- MATERIAL FOR THIS TASK -
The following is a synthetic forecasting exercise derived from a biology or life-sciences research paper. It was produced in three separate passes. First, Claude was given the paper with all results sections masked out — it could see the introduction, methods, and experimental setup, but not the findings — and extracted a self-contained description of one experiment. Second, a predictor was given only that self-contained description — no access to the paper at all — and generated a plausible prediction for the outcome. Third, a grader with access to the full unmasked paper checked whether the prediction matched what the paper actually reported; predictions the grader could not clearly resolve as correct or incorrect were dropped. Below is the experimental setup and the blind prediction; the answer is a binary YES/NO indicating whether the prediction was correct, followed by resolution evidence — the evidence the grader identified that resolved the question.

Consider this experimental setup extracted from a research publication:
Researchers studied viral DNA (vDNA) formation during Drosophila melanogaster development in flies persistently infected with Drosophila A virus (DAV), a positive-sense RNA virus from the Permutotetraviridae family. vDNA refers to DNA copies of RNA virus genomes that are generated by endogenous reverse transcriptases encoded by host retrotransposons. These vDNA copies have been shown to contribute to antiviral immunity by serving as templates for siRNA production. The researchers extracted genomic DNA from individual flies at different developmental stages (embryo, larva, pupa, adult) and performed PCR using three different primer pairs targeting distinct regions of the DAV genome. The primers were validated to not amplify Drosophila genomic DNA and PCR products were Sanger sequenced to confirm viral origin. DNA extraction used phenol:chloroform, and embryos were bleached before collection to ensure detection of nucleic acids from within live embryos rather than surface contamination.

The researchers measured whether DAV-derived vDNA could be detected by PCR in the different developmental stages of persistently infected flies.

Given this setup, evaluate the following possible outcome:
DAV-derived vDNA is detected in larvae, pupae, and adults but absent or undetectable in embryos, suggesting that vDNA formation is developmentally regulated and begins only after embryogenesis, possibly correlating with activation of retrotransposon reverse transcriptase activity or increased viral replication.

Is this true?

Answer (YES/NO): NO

...

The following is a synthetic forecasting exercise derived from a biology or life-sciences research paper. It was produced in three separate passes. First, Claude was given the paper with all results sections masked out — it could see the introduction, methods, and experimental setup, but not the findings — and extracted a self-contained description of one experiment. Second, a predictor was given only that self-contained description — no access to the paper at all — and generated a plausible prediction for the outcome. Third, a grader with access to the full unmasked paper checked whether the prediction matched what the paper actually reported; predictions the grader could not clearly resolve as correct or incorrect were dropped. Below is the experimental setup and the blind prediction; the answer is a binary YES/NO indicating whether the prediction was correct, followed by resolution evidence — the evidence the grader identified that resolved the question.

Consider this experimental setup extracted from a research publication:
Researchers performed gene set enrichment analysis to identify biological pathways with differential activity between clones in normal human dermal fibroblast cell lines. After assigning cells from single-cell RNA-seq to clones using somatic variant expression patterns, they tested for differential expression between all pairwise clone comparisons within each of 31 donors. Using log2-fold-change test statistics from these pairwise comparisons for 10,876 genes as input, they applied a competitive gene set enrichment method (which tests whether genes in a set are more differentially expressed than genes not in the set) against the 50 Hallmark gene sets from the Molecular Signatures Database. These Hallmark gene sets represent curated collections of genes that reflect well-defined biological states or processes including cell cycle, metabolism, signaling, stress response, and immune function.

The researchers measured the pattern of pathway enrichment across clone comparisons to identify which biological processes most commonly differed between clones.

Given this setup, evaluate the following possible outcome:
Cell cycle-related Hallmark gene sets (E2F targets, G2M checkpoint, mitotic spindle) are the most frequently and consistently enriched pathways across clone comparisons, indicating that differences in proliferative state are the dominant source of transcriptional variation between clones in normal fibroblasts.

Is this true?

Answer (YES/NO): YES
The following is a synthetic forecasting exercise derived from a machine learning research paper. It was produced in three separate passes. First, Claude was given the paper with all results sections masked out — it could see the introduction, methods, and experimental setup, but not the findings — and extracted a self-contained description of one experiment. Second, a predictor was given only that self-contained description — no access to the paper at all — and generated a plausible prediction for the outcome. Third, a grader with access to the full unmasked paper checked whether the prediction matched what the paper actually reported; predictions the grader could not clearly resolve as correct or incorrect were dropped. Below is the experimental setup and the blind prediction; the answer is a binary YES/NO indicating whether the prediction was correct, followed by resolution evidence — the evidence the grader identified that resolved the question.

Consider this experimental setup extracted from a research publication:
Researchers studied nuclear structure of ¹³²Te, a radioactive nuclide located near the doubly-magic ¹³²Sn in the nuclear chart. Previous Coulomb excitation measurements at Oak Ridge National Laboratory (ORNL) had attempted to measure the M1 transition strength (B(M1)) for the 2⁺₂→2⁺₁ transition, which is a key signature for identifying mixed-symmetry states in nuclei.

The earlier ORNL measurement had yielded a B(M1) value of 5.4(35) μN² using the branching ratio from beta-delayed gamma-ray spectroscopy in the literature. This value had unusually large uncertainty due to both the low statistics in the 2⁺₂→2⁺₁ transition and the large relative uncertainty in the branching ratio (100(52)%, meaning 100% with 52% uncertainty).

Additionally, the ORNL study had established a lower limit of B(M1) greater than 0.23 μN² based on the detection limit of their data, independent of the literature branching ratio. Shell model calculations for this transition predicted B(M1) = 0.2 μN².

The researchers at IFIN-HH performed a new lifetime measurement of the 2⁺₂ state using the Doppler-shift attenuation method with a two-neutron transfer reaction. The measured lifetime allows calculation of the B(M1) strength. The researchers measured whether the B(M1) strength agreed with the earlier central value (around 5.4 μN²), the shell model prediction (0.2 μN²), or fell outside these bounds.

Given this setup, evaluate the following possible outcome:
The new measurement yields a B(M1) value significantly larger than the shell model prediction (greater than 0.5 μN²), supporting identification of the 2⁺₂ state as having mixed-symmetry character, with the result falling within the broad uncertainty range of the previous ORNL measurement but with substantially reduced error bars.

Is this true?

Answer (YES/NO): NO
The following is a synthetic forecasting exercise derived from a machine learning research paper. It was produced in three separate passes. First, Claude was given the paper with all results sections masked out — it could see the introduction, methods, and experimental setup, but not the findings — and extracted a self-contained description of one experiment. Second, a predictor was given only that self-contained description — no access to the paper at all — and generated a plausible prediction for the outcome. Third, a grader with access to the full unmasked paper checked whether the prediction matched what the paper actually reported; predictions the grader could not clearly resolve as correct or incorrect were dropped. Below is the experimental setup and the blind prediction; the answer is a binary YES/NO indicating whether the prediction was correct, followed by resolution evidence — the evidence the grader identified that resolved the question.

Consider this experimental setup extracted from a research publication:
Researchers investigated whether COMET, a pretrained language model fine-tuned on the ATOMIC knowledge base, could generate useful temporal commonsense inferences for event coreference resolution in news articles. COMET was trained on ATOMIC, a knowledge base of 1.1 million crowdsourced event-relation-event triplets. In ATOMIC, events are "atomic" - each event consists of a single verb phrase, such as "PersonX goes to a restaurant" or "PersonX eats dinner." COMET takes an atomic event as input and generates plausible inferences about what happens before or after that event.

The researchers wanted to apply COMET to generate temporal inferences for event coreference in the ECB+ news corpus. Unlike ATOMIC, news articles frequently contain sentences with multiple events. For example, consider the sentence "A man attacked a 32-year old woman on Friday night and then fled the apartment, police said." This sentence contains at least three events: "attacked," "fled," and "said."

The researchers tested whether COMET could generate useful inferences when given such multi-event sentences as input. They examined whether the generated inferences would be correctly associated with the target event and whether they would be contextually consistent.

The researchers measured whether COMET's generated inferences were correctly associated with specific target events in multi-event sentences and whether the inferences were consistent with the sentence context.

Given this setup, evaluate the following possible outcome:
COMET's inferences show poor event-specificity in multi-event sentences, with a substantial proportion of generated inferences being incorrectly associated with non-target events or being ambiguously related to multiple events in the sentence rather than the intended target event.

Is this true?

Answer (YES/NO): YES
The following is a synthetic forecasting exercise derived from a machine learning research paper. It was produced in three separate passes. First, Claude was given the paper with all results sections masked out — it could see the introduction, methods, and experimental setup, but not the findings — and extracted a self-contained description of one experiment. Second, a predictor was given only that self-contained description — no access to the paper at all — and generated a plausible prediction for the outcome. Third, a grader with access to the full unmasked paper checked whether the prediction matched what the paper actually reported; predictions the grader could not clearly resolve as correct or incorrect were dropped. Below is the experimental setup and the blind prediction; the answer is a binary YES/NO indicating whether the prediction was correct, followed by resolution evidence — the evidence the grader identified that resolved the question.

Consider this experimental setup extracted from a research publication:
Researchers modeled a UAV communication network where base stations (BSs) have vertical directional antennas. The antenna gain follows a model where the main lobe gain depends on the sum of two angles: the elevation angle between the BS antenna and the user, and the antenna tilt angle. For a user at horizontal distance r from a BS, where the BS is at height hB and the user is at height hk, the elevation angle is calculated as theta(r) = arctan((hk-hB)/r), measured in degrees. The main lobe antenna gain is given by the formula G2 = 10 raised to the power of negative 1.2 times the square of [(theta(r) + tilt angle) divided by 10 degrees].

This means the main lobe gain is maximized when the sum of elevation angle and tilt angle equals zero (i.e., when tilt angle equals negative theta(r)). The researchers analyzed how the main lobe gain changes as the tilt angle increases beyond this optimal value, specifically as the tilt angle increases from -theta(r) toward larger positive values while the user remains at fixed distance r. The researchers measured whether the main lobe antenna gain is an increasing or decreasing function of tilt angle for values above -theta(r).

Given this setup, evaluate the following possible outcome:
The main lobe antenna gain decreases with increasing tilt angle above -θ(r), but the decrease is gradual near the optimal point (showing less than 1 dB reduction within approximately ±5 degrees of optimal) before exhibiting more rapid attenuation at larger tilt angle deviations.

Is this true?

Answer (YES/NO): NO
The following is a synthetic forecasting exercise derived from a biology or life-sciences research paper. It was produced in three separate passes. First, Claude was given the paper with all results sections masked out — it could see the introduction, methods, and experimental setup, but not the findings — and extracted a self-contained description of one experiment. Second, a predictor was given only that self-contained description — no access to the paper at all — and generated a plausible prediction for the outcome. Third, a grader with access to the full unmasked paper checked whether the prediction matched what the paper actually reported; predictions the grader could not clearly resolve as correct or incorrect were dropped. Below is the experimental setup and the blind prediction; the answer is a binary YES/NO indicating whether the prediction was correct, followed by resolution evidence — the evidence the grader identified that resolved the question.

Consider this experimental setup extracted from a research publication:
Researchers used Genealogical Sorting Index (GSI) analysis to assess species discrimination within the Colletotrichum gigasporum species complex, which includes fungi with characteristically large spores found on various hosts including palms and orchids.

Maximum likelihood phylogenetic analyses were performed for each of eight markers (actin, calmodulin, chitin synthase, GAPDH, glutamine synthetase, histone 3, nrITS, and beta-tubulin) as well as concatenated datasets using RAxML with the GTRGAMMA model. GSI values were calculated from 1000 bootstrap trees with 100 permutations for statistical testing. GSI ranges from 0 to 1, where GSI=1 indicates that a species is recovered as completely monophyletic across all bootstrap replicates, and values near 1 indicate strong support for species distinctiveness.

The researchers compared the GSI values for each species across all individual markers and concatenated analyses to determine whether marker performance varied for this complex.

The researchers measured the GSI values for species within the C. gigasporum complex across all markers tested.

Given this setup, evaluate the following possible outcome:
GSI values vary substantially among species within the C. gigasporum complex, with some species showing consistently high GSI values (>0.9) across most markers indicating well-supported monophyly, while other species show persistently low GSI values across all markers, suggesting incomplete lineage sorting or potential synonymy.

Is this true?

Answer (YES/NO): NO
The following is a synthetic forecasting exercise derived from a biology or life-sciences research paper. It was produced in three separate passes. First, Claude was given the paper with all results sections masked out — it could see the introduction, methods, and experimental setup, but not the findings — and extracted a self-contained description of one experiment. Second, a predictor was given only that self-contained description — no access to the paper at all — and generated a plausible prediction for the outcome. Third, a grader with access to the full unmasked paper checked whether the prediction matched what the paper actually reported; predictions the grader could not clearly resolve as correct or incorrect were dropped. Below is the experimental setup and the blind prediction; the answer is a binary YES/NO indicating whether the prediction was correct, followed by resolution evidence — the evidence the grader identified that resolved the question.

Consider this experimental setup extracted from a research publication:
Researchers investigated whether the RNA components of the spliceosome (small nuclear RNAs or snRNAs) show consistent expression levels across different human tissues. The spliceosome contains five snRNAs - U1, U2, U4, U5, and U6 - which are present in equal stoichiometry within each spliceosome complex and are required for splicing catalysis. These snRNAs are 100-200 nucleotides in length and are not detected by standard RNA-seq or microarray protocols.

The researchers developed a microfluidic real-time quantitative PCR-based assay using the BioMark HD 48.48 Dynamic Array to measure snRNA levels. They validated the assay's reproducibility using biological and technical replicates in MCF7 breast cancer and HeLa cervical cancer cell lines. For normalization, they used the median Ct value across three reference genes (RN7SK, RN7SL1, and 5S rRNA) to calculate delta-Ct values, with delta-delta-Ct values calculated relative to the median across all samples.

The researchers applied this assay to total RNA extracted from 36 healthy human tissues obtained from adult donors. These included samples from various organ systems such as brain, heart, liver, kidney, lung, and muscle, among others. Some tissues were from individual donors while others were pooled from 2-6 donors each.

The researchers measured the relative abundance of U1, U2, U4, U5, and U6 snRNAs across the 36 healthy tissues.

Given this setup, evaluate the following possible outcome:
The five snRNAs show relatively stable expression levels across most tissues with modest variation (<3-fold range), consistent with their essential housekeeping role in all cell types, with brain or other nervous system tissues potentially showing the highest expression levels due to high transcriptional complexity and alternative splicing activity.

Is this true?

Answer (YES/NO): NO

* * *

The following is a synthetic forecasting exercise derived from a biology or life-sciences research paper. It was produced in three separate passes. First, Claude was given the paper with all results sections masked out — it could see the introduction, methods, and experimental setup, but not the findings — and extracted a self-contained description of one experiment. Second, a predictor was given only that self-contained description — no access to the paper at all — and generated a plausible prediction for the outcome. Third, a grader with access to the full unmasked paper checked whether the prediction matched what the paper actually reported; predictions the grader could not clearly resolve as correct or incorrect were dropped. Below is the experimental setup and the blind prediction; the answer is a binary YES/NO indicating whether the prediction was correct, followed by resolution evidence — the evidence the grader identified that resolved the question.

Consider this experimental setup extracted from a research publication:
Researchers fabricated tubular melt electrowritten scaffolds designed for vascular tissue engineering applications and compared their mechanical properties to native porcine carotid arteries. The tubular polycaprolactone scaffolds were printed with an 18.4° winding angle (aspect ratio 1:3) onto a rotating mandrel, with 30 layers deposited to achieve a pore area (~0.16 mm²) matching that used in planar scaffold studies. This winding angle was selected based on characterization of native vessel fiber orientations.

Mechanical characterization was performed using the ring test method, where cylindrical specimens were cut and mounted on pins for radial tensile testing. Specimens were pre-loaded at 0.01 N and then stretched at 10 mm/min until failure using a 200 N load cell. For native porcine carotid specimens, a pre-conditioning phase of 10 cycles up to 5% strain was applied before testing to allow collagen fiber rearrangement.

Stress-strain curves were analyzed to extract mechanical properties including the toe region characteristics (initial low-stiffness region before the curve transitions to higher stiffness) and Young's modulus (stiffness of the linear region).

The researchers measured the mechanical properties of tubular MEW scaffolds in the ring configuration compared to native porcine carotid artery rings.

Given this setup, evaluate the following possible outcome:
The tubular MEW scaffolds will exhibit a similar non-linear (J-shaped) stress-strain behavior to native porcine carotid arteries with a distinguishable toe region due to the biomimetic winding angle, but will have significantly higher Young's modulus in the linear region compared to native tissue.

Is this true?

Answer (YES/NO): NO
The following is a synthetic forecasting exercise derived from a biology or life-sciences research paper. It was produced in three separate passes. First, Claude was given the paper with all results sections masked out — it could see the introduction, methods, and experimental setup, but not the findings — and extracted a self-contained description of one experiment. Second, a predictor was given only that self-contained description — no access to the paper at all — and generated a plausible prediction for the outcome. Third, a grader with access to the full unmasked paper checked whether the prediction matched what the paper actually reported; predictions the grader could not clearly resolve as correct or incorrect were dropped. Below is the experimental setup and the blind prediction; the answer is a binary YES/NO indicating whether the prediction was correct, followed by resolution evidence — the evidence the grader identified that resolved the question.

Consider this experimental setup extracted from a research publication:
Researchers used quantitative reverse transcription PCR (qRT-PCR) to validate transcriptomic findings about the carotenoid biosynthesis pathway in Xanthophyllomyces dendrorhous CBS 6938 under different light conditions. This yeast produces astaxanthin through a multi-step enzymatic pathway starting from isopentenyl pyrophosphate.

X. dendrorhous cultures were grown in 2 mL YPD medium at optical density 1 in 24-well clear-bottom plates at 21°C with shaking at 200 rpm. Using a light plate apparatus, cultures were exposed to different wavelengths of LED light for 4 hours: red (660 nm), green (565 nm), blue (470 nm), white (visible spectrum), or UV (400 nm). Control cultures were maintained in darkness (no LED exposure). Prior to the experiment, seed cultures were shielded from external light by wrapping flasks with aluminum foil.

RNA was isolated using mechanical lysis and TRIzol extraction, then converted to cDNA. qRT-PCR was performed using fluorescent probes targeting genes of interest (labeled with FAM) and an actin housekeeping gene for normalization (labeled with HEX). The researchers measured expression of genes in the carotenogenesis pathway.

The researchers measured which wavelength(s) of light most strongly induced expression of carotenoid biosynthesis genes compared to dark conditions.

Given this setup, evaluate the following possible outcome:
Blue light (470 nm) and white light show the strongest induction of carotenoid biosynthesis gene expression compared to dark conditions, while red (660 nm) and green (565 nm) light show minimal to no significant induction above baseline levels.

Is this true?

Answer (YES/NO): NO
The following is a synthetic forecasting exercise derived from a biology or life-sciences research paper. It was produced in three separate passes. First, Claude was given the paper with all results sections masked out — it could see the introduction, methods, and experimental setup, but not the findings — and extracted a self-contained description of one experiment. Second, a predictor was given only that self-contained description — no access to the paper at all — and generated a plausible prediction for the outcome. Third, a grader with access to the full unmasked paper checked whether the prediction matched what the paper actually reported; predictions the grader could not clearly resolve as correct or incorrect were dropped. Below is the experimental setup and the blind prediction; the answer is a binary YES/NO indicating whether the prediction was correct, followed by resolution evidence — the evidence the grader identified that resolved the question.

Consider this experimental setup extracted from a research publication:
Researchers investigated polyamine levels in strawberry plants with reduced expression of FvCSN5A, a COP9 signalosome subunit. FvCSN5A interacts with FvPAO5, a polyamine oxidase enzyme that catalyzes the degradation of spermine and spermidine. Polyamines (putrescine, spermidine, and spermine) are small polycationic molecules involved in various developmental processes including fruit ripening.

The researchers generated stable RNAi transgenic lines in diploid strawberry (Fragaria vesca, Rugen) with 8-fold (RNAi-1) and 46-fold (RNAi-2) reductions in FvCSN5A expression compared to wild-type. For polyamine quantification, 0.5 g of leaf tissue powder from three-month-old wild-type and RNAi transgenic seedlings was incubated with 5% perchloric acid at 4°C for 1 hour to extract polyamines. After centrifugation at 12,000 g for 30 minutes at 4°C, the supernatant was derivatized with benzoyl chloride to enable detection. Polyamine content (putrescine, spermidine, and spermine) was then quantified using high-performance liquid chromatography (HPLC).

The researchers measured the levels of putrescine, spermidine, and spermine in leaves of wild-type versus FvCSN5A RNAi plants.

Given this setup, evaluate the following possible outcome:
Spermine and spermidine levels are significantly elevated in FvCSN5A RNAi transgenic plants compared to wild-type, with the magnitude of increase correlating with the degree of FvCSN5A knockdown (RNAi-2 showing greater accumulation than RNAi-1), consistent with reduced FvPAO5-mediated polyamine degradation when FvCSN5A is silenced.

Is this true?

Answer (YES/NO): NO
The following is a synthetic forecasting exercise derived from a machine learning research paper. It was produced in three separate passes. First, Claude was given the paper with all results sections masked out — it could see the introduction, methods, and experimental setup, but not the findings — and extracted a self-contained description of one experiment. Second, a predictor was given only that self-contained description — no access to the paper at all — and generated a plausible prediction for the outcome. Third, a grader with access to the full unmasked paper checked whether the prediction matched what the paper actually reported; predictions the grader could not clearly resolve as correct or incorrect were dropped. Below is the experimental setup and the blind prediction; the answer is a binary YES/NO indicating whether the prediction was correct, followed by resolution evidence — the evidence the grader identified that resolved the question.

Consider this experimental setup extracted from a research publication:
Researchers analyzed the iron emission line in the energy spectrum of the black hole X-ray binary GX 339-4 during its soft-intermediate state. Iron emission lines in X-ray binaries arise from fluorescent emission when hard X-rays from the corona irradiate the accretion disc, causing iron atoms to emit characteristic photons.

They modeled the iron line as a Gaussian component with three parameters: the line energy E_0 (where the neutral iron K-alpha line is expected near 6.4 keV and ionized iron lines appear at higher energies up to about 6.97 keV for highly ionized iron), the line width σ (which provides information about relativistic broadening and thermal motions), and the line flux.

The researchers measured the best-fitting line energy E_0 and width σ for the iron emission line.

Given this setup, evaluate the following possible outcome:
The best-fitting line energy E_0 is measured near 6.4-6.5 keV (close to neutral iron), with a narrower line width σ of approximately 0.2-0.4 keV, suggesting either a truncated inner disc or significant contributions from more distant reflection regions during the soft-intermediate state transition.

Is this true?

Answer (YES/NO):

- WORK TASK -
Within the entries above, find the string "their" and return each line that holds it.

- REPLY -
Additionally, the ORNL study had established a lower limit of B(M1) greater than 0.23 μN² based on the detection limit of their data, independent of the literature branching ratio. Shell model calculations for this transition predicted B(M1) = 0.2 μN².
The five snRNAs show relatively stable expression levels across most tissues with modest variation (<3-fold range), consistent with their essential housekeeping role in all cell types, with brain or other nervous system tissues potentially showing the highest expression levels due to high transcriptional complexity and alternative splicing activity.
Researchers fabricated tubular melt electrowritten scaffolds designed for vascular tissue engineering applications and compared their mechanical properties to native porcine carotid arteries. The tubular polycaprolactone scaffolds were printed with an 18.4° winding angle (aspect ratio 1:3) onto a rotating mandrel, with 30 layers deposited to achieve a pore area (~0.16 mm²) matching that used in planar scaffold studies. This winding angle was selected based on characterization of native vessel fiber orientations.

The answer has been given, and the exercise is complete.